Senate Majority Elect Mitch McConnell didn't even wait for the new Congress to be sworn in before backing off of that promise, saying that our hopes for repeal come from the Supreme Court "as opposed to actually getting the president to sign a full repeal, which is not likely to happen..."

Shocker.

Prediction #1: Walker: 51%, Burke: 49%
Result: Walker 52%, Burke, 47%

Well, I was right in predicting the winner, but off a few percent as Walker pulled out nearly a six point victory. It wouldn't be the only time the GOP outperformed the polls on election night.

Prediction #2: "I'll also predict that the GOP pulls off the attorney general race and narrowly expands the majority in the Legislature."
Result: The Republicans picked up two seats in the Senate and three in the Assembly.

We nailed this one.

Prediction #3: "...the Republicans pick up an even 10 seats in the House of Representatives."
Result: The Republicans picked up a dozen seats in the House for their biggest advantage since the Truman Administration.
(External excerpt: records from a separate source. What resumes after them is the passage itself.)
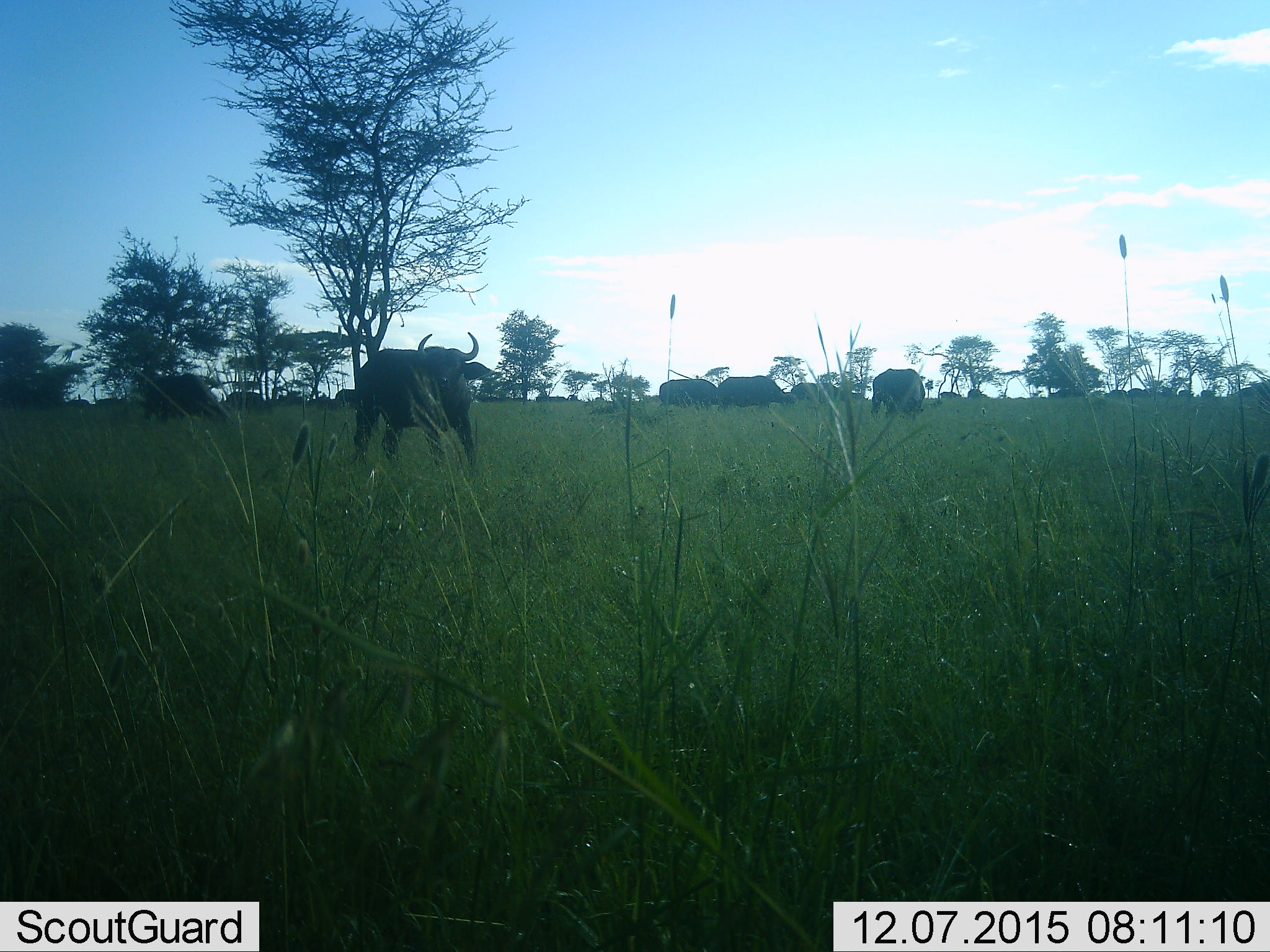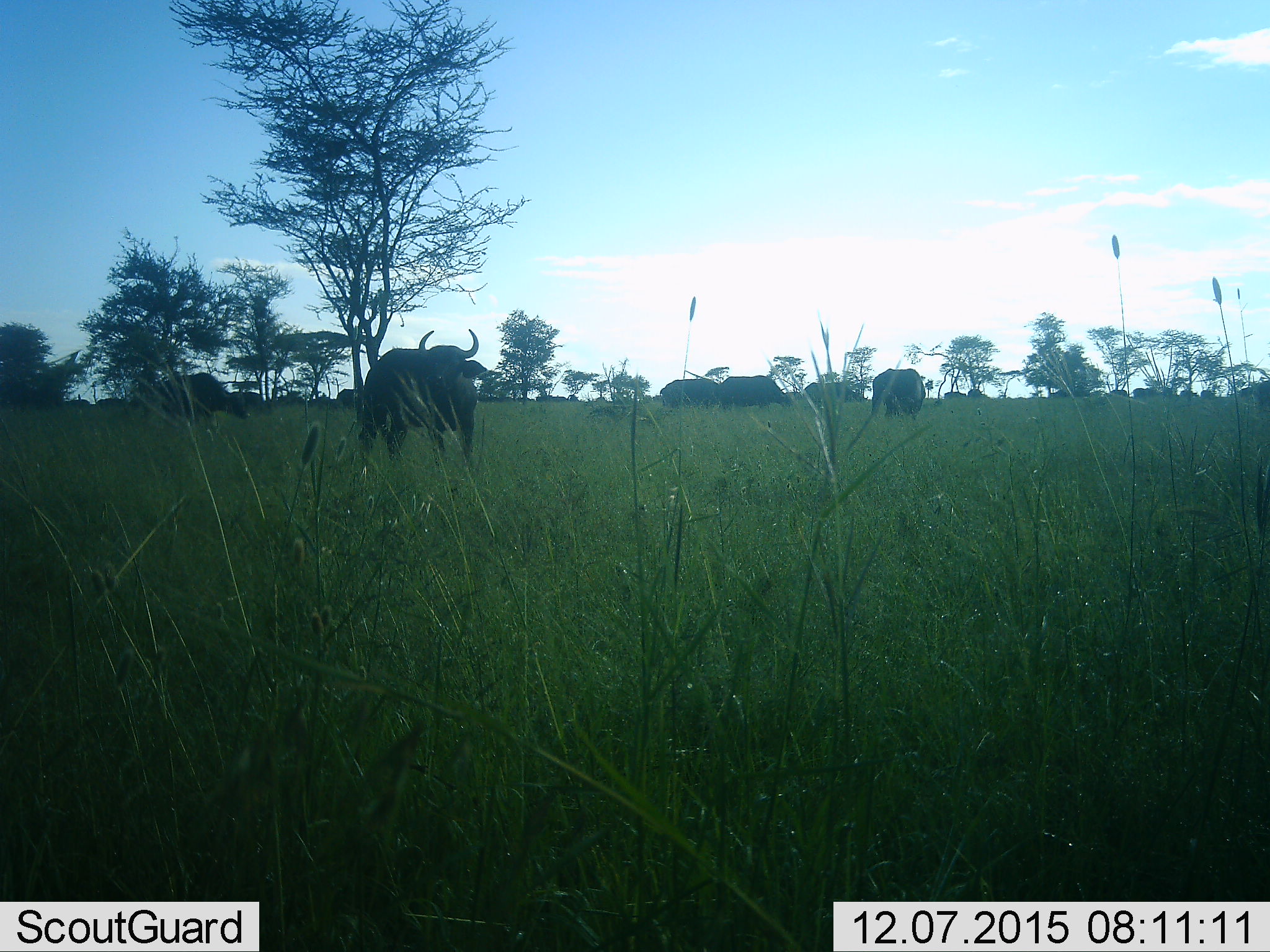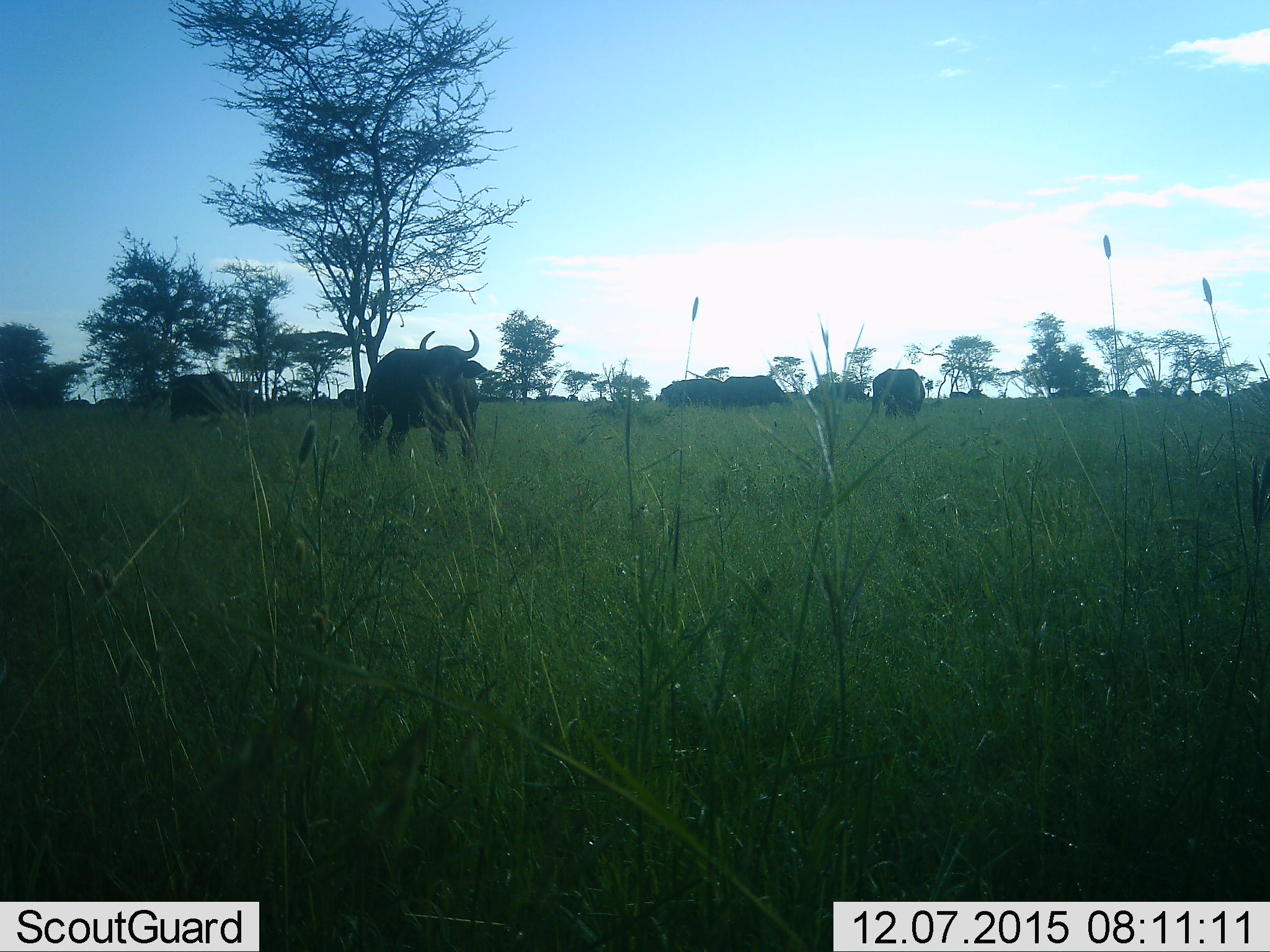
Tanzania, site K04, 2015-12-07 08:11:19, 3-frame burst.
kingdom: Animalia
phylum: Chordata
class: Mammalia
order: Artiodactyla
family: Bovidae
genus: Syncerus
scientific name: Syncerus caffer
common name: cape buffalo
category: buffalo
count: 11-50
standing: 88%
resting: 0%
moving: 50%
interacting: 0%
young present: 0%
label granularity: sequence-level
There is the opportunity to claim a 13th seat pending a recall election in Arizona.

Not bad, not bad!

Prediction #4: "...the GOP wins Louisiana, Georgia, Colorado, Iowa, Alaska and Kansas for a 53 seat majority in the next Congress."
Result: The GOP picked up all those seats, plus North Carolina, to win a 54 seat majority.
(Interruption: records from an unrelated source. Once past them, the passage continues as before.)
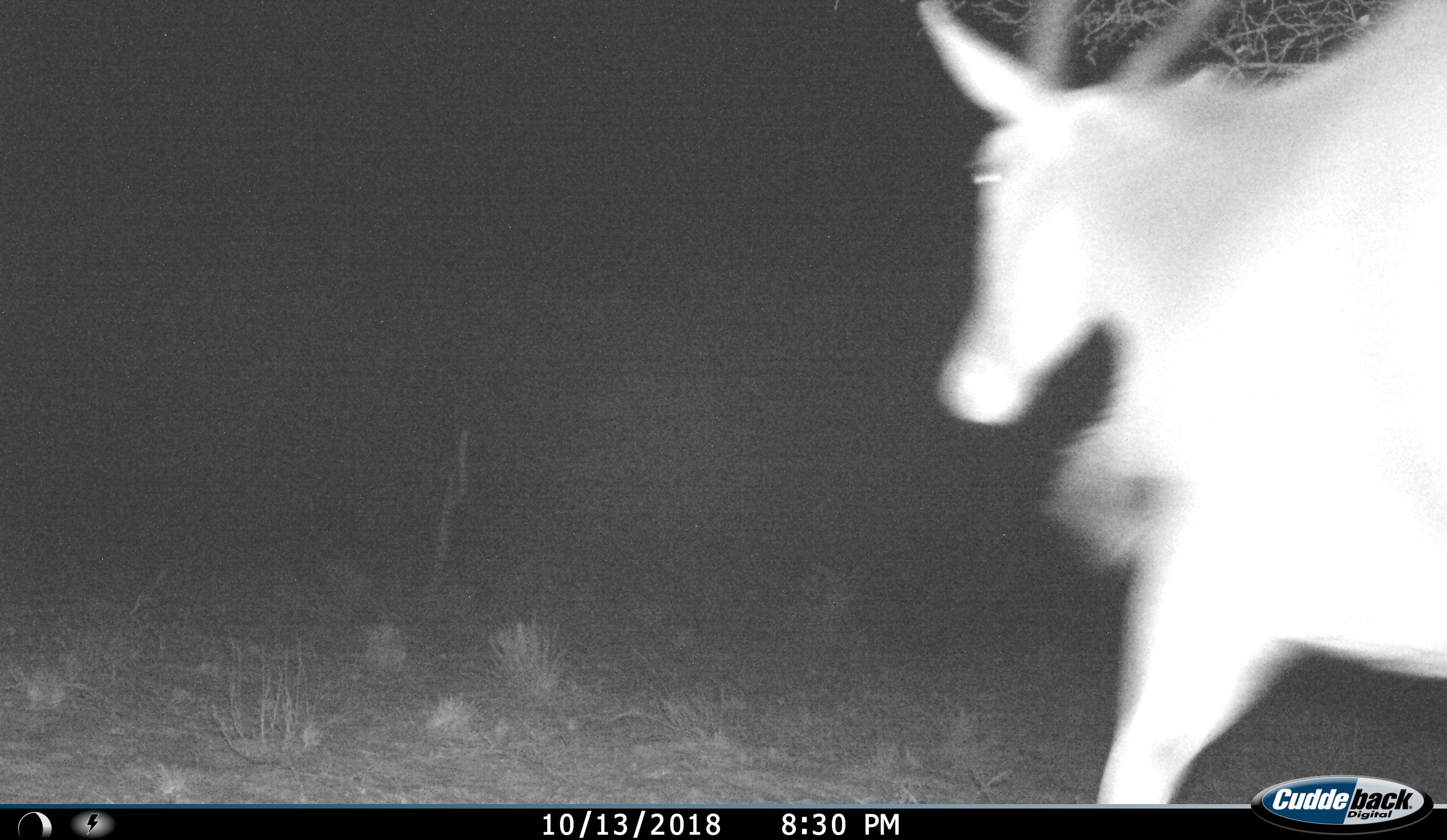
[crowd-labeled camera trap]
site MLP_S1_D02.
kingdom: Animalia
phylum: Chordata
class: Mammalia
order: Artiodactyla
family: Bovidae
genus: Tragelaphus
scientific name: Tragelaphus oryx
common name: eland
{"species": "eland (Tragelaphus oryx)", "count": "1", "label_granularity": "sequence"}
Perhaps the most interesting part of my prediction was this:
Those eight seats are as follows (ranked in order of how likely I think the Republicans are to win):
  1. Louisiana
  2. Georgia
  3. Colorado
  4. Iowa
  5. Alaska
  6. Kansas
  7. North Carolina
  8. New Hampshire
....If my estimation is correct, we will be able to draw a horizontal line somewhere on this list, and everything about will go red; everything below will go blue. 
It turns out that this was almost exactly correct. One through seven went red (with a nail-biter putting North Carolina in the GOP column), and New Hampshire went blue in a closer than expected race. Missing from this race was Virginia--which I did not expect to be close. The GOP nearly pulled off an upset here.

Rationale #1:  "Well, that's not a very bold prediction, Karlen. You're just telling us what the polls are telling us!"

Yes, my analysis was heavily based on polling data, which I have long (correctly) argued is incredibly reliable on predicting elections. While my poll-based projections turned out to be quite accurate (as you'll see above), I think one of the most interesting aspects of this election is that the polls were way off in the magnitude of the GOP landslide.

For example, the polls and I predicted a two point Walker win. We look correct for getting the winner right, even though the final margin was nearly four points greater than the projection. If we miss by four points the other way, Mary Burke is the governor-elect, and we look like idiots. We might have gotten lucky.

So has polling broken down? Are response trends now too unpredictable that there's no way to use public opinion surveys to accurately gauge elections? That, my friends, is the million billion dollar question that we'll need at least another two years to answer.

Rationale #2: "One party usually takes home 70-80% of the tossup seats....That means that either the Democrats sandbag their losses, take a majority of the tossups and save their Senate majority or the GOP heads into 2015 with a stronger-than-expected majority."

If there's one thing I got right, it's the paragraph above.

Exit Prediction #1: Hillary will not be the next president of the United States.
Exit Prediction #2: Right now you're quietly cursing me for this subtle reminder that we've got two years of NONSTOP speculation, advertising and chatter about the 2016 presidential election.